Reciprocity, it seems, was key to all Wampanoag relationships and was a means of maintaining balance and order in the world around them.  Hamell emphasized that Algonquians inhabited a social world based on kinship ties to humans and non-humans rather than an "inorganic" natural world (Hamell 68).  These kinship ties meant people had consequent social responsibilities to all lifeforms and objects (Hamell 68).  Relationships--and the social order itself--were maintained through rituals comprised of knowledge, songs, procedures, and "precious gifts" (Hamell 68).  To renege on these obligations and the rituals that sustained them was to threaten the social order, invoke "divine displeasure," and risk having life-sustaining gifts withheld (Jones 186;  Salisbury 35).  As long as relations were desired, such exchanges were an ongoing phenomenon, rather than a "one-shot-deal."  In her work on English and Algonquian Treaties, Dorothy Jones emphasizes that, "In Indian diplomatic traditions, treaties were not merely temporal agreements. They were sacred collective obligations, to be broken only under peril of divine displeasure" (Jones 186).  Not completing gift-exchanges and their accompanying rituals meant disrupting the balance of relationships;  similarly, properly addressing, treating, and respecting nature and other humans was essential to the reciprocal relationship (Salisbury 35-36).  Thus, unlike the English who largely saw material possessions as a route to earthly power, for Algonquians "wealth" (wampum and possessions) connoted "physical, spiritual, and social well-being" (Hamell 67).  While accumulating wealth was a form of assurance of well-being or medicine, giving away wealth to the living and the dead also served a similar purpose (Hamell 68).  Gifts helped confirm and maintain existing relationships, as well as cement new ones. In sum, English perceptions of trade were in many ways fundamentally different from that of New England Algonquians.

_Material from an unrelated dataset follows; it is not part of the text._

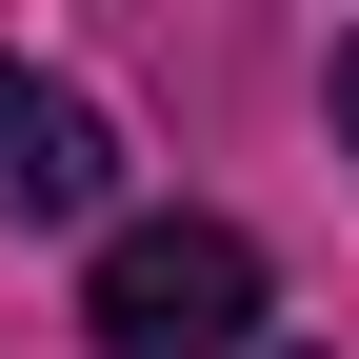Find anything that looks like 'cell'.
<instances>
[{"label":"cell","mask_w":359,"mask_h":359,"mask_svg":"<svg viewBox=\"0 0 359 359\" xmlns=\"http://www.w3.org/2000/svg\"><path fill=\"white\" fill-rule=\"evenodd\" d=\"M100 359H259V240L240 219H120L100 280H80Z\"/></svg>","instance_id":"obj_1"},{"label":"cell","mask_w":359,"mask_h":359,"mask_svg":"<svg viewBox=\"0 0 359 359\" xmlns=\"http://www.w3.org/2000/svg\"><path fill=\"white\" fill-rule=\"evenodd\" d=\"M100 180H120L100 100H80V80H20V60H0V219H80Z\"/></svg>","instance_id":"obj_2"},{"label":"cell","mask_w":359,"mask_h":359,"mask_svg":"<svg viewBox=\"0 0 359 359\" xmlns=\"http://www.w3.org/2000/svg\"><path fill=\"white\" fill-rule=\"evenodd\" d=\"M339 160H359V20H339Z\"/></svg>","instance_id":"obj_3"}]
</instances>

The differences between Algonquian and English views on exchange and reciprocity undoubtedly effected their understanding of “charity” and relief to the poor. British exchanges tended to be unequal and based on perceived social status.  Those of higher status were expected to "govern and care for their inferiors" and in return lower classes were expected to provide labor, obedience, and respect (Amussen 134).  Indeed, the English often separated the poor into the “worthy poor” and “unworthy poor”:  the worthy poor were poor through no fault of their own, while the unworthy poor actively contributed to their own down fall (Lee 572).  In a theocracy like colonial New England, sinful behavior clearly contributed to one’s downfall while saintly behavior proved one’s worthiness.  Notably, many of the “worthy poor” on Experience Mayhew's “Record of Disbursements Given to the Indian Poor at Martha's Vineyard” (1755) come from long-standing Christian families.  How the receiving families interpreted this “charity” however is another question altogether.  As Katherine Hermes notes, New England Algonquians’ notion of reciprocity effected their understanding of justice in the colonial courts:  “For Algonquians involved in disputes with Europeans…they expected that, if they had to pay a fine or damages, the European litigant would have to pay as well.  The idea was that the sides exchanged something, so that in the end both parties had a material and a psychological ‘gift.’” (Hermes 127).  Conflicting understandings of the meaning and role of reciprocity continued to impact white and Wampanoag relationships throughout the colonial era.

Notes


(1) Kathleen March notes that intermarriage also tied bands together within a confederacy:  "On attaining manhood, a Narragansett generally took a wife from a different band, paying her parents a mutually agreeable sum.  Marriages were generally monogamous" (March 42).  Folklore from the region emphasizes the importance of properly maintaining these relationships (Simmons 1986:  127-28).